■ **EXTRACT**:
============
Findependence Canada

Finding financial independence from scratch

Opening up your Child’s RESP and locking in 20% returns per year!

Hey all, so today was an exciting day for us – or more specifically I guess baby FIC even though he doesn’t know it yet.

Today was the day we finally got into the bank to open up his RESP!

So we’re going to go over a few perks to opening up an RESP and things you should consider when doing so:

1. Grant’s and guaranteed returns

So as most of you out there with children know, there are grants associated with opening up a child’s RESP. These grants become a government match of 20% to your deposited funds up until $500.

To make it straight forward I’ll say what our plan is: place $2,500 into our son’s account and receive a $500 grant to also place into the account (the max the government will match) leading to a total of $3,000 per year. You can deposit up to $50,000 in the Child’s lifetime and can put more than that in per year without getting government matching but this is how we feel it’s best to do it.

What this means is we’re locking in 20% returns on our son’s education fund before it’s even invested! Hard to argue with the logic behind opening this account.

2. Self-directed vs. Bank mutual funds

We’re advocates of learning the basics behind investing and doing your own investing. We handle all of our accounts that we’re allowed to the exception being the work savings plans where we don’t have a say in managing them only which mutual fund the money is placed in.
============
■ **SOURCE DATA**:
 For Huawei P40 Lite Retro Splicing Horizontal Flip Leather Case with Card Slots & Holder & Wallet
============
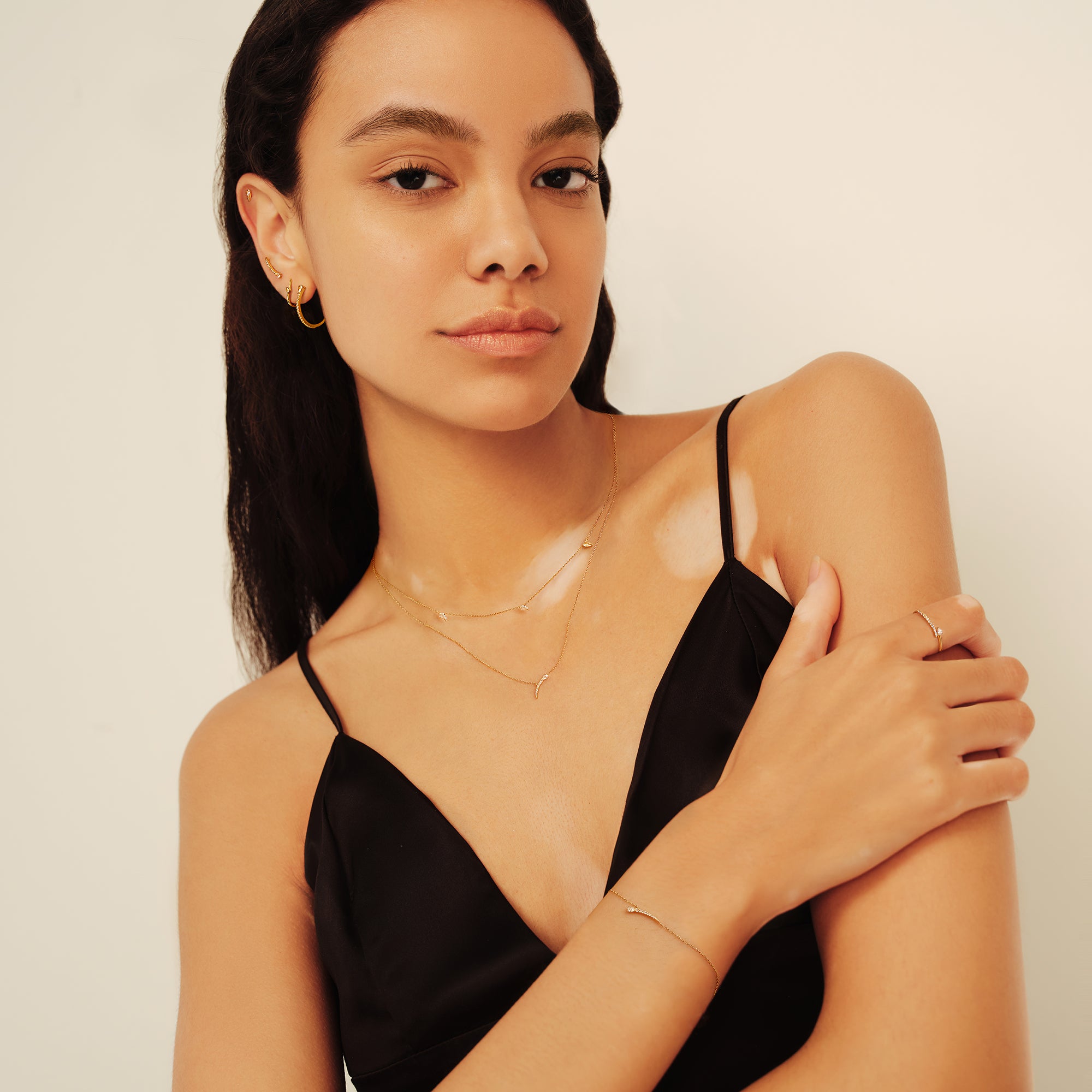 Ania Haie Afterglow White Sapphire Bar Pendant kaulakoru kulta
============
■ **ASSIGNMENT A**:
Using the RESP post, say whether each statement agrees with it: (i) the government grant matches 20% of deposited funds up until $500; (ii) the family plans to put $3,000 of its own money into the account each year; (iii) up to $50,000 can be deposited over the child's lifetime. Answer yes or no for each, quoting the deciding words.
■ **ASSIGNMENT B**:
According to the RESP post, which accounts do the authors not manage themselves?

■ **TASK ANSWER A**:
(i) Yes: "These grants become a government match of 20% to your deposited funds up until $500."
(ii) No: "place $2,500 into our son’s account and receive a $500 grant to also place into the account"
(iii) Yes: "You can deposit up to $50,000 in the Child’s lifetime"

■ **TASK ANSWER B**:
The work savings plans, where they choose only which mutual fund the money is placed in.